The evaluation dataset is built based on de-identified hospital medical records and contains 1,485 records. It is divided into:

- Training set: 800 records
- Validation set: 200 records
- Test set: 485 records (not publicly available)

Only the training set and validation set are publicly available, while the test set remains private.

### Dataset Files

- `ICD-Coding-train.json`: Annotated training data.
- `ICD-Coding-test-A.json`: Validation set (A-Leaderboard test set).
- `ICD-Coding-A.json`: Submission example for the A-Leaderboard.
- `ICD-Coding-test-B.json`: Test set (B-Leaderboard).
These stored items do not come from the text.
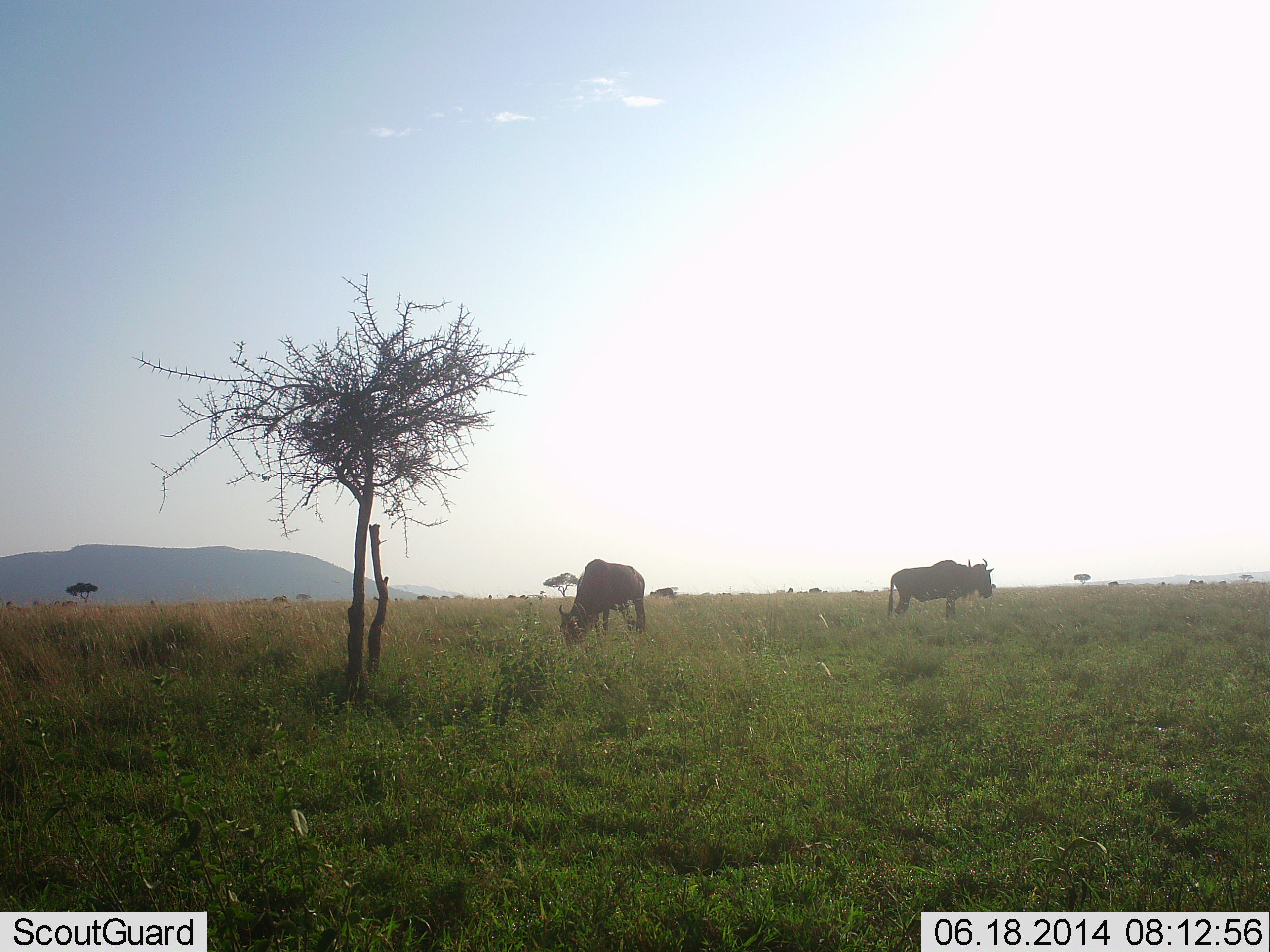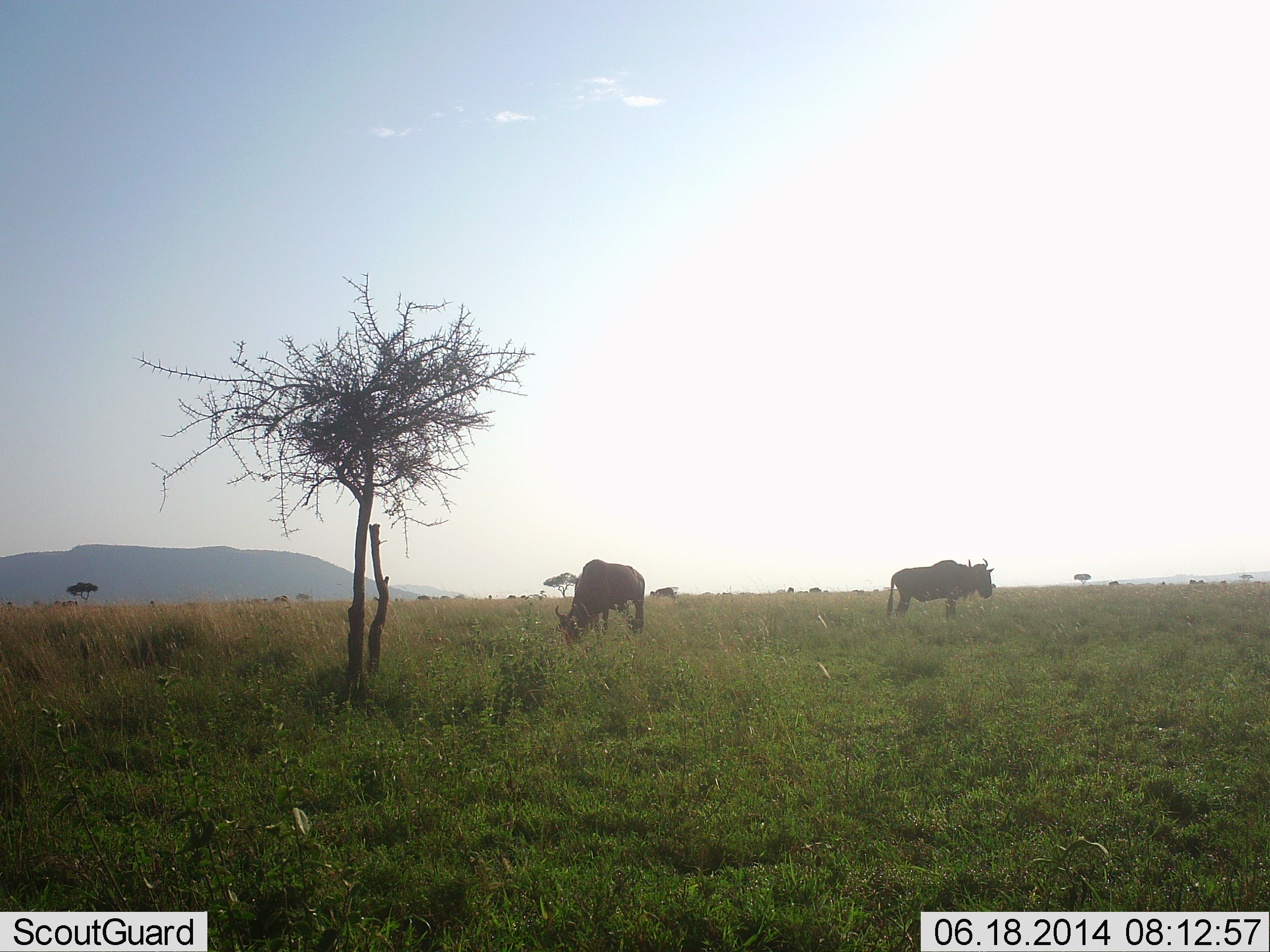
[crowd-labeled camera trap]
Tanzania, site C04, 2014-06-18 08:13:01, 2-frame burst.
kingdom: Animalia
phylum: Chordata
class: Mammalia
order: Artiodactyla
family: Bovidae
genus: Connochaetes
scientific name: Connochaetes taurinus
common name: blue wildebeest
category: wildebeest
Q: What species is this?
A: Wildebeest (blue wildebeest) (Connochaetes taurinus).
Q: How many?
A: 2.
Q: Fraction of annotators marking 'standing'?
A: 80%.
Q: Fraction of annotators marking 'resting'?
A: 0%.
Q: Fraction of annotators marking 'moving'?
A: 10%.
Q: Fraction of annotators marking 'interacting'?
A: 0%.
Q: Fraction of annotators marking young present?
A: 0%.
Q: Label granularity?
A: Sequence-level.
This dataset is not publicly available.

### Field Descriptions

Each record in the dataset is stored in JSON format and contains the following fields:

- Case ID (`病案标识`): The unique patient case identifier in the hospital.
- Chief Complaint (`主诉`): The primary symptom described by the patient during consultation, typically summarized in a short sentence.
- Present Illness History (`现病史`): A detailed description of the patient's current illness, including onset, symptom characteristics, disease progression, past treatments, and response to therapy.
- Past Medical History (`既往史`): The patient’s previous health conditions, major diseases, surgeries, injuries, and allergies.
- Personal History (`个人史`): The patient’s lifestyle habits, occupational exposure, and epidemiological history.
- Marital History (`婚姻史`): Information on marital status, age at marriage, spouse’s health status, and number of children.
- Family History (`家族史`): Family history of hereditary or specific diseases among direct relatives.
- Admission Condition (`入院情况`): A summary of the patient's symptoms, signs, and overall condition at the time of hospital admission.
- Admission Diagnosis (`入院诊断`): The initial diagnosis made by the physician upon hospital admission based on the medical history and tests.
- Treatment Course (`诊疗经过`): Detailed records of the patient’s examinations, treatments, and disease progression during hospitalization.
- Discharge Condition (`出院情况`): A brief description of the patient’s health status at discharge.
- Discharge Instructions (`出院医嘱`): Guidelines provided by the physician regarding medication, follow-up, and lifestyle adjustments after discharge.
- Primary Diagnosis Code (`主诊断编码`): The primary ICD-10 code corresponding to the main diagnosis during hospitalization.
- Additional Diagnosis Codes (`其他诊断编码`): One or more ICD-10 codes corresponding to other diagnoses.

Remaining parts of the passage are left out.